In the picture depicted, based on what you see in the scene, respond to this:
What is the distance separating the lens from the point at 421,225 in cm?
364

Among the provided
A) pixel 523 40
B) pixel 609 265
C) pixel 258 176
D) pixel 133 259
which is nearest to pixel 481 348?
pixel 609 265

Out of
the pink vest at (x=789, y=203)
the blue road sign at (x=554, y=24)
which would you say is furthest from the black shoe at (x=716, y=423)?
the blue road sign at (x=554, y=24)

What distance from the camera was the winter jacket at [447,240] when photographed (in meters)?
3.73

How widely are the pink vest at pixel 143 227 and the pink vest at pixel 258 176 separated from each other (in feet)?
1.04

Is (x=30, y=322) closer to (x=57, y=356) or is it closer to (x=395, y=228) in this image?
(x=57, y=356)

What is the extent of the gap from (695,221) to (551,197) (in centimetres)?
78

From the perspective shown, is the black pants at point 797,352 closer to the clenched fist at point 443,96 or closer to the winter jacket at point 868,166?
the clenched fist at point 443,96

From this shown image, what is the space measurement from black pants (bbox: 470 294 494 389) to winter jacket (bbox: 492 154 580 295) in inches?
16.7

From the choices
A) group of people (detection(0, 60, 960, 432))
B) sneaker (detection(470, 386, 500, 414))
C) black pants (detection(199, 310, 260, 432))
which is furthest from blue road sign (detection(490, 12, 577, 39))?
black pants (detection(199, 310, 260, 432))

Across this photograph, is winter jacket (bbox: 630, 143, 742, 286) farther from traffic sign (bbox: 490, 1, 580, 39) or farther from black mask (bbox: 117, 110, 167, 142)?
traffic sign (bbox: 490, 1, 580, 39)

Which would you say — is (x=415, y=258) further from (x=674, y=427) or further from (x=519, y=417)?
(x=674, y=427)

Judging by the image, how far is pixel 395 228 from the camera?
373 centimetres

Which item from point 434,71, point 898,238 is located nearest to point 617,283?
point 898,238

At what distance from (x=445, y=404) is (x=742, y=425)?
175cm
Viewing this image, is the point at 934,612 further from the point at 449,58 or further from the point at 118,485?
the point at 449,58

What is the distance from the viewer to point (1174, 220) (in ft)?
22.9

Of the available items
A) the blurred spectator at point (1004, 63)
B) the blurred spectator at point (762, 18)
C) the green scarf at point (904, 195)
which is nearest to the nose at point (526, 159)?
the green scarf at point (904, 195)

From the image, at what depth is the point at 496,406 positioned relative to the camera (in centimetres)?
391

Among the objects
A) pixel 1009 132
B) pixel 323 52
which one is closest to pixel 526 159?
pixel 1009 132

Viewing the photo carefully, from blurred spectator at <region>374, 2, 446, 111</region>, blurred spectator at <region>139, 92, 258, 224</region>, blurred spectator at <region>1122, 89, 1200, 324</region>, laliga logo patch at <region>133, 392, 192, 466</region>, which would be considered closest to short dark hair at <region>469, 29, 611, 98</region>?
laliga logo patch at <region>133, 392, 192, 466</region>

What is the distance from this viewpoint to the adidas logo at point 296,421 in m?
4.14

=====

§ Problem:
Restate the listing in full, word for word.

§ Reply:
In the picture depicted, based on what you see in the scene, respond to this:
What is the distance separating the lens from the point at 421,225 in cm?
364

Among the provided
A) pixel 523 40
B) pixel 609 265
C) pixel 258 176
D) pixel 133 259
which is nearest to pixel 481 348?
pixel 609 265

Out of
the pink vest at (x=789, y=203)
the blue road sign at (x=554, y=24)
which would you say is furthest from the black shoe at (x=716, y=423)?
the blue road sign at (x=554, y=24)

What distance from the camera was the winter jacket at [447,240] when photographed (in meters)?
3.73

How widely are the pink vest at pixel 143 227 and the pink vest at pixel 258 176 separated from each other (in feet)?
1.04

Is (x=30, y=322) closer to (x=57, y=356) or is it closer to (x=395, y=228) in this image?
(x=57, y=356)

What is the extent of the gap from (695,221) to (551,197) (in centimetres)?
78

From the perspective shown, is the black pants at point 797,352 closer to the clenched fist at point 443,96 or closer to the winter jacket at point 868,166?
the clenched fist at point 443,96

From this shown image, what is the space measurement from black pants (bbox: 470 294 494 389) to winter jacket (bbox: 492 154 580 295) in inches?
16.7

From the choices
A) group of people (detection(0, 60, 960, 432))
B) sneaker (detection(470, 386, 500, 414))
C) black pants (detection(199, 310, 260, 432))
which is furthest from blue road sign (detection(490, 12, 577, 39))?
black pants (detection(199, 310, 260, 432))

Across this photograph, is winter jacket (bbox: 630, 143, 742, 286) farther from traffic sign (bbox: 490, 1, 580, 39) or farther from black mask (bbox: 117, 110, 167, 142)?
traffic sign (bbox: 490, 1, 580, 39)

Which would you say — is (x=415, y=258) further from (x=674, y=427) or further from (x=519, y=417)?
(x=674, y=427)

Judging by the image, how far is pixel 395 228 from the camera?
373 centimetres

Which item from point 434,71, point 898,238 is located nearest to point 617,283?
point 898,238

At what distance from (x=445, y=404) is (x=742, y=425)?
175cm
Viewing this image, is the point at 934,612 further from the point at 449,58 or further from the point at 118,485?
the point at 449,58

What is the distance from the viewer to point (1174, 220) (in ft)?
22.9

Of the available items
A) the blurred spectator at point (1004, 63)
B) the blurred spectator at point (762, 18)
C) the green scarf at point (904, 195)
which is nearest to the nose at point (526, 159)?
the green scarf at point (904, 195)

From the image, at what depth is the point at 496,406 positioned relative to the camera (in centimetres)?
391

Among the objects
A) pixel 1009 132
B) pixel 323 52
which one is closest to pixel 526 159?
pixel 1009 132

Viewing the photo carefully, from blurred spectator at <region>374, 2, 446, 111</region>, blurred spectator at <region>139, 92, 258, 224</region>, blurred spectator at <region>1122, 89, 1200, 324</region>, laliga logo patch at <region>133, 392, 192, 466</region>, which would be considered closest to short dark hair at <region>469, 29, 611, 98</region>?
laliga logo patch at <region>133, 392, 192, 466</region>

What is the distance from this viewpoint to the adidas logo at point 296,421 in m?
4.14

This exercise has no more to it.